WHAT THIS TASK INVOLVES
Copy the rows below word for word, with nothing changed.

EXTRACTED MATERIAL
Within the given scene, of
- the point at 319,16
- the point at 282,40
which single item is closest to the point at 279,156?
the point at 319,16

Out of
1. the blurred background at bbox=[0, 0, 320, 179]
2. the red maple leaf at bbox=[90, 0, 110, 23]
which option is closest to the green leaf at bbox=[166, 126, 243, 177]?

ANSWER TO THIS EXERCISE
Within the given scene, of
- the point at 319,16
- the point at 282,40
which single item is closest to the point at 279,156?
the point at 319,16

Out of
1. the blurred background at bbox=[0, 0, 320, 179]
2. the red maple leaf at bbox=[90, 0, 110, 23]
which option is closest to the green leaf at bbox=[166, 126, 243, 177]?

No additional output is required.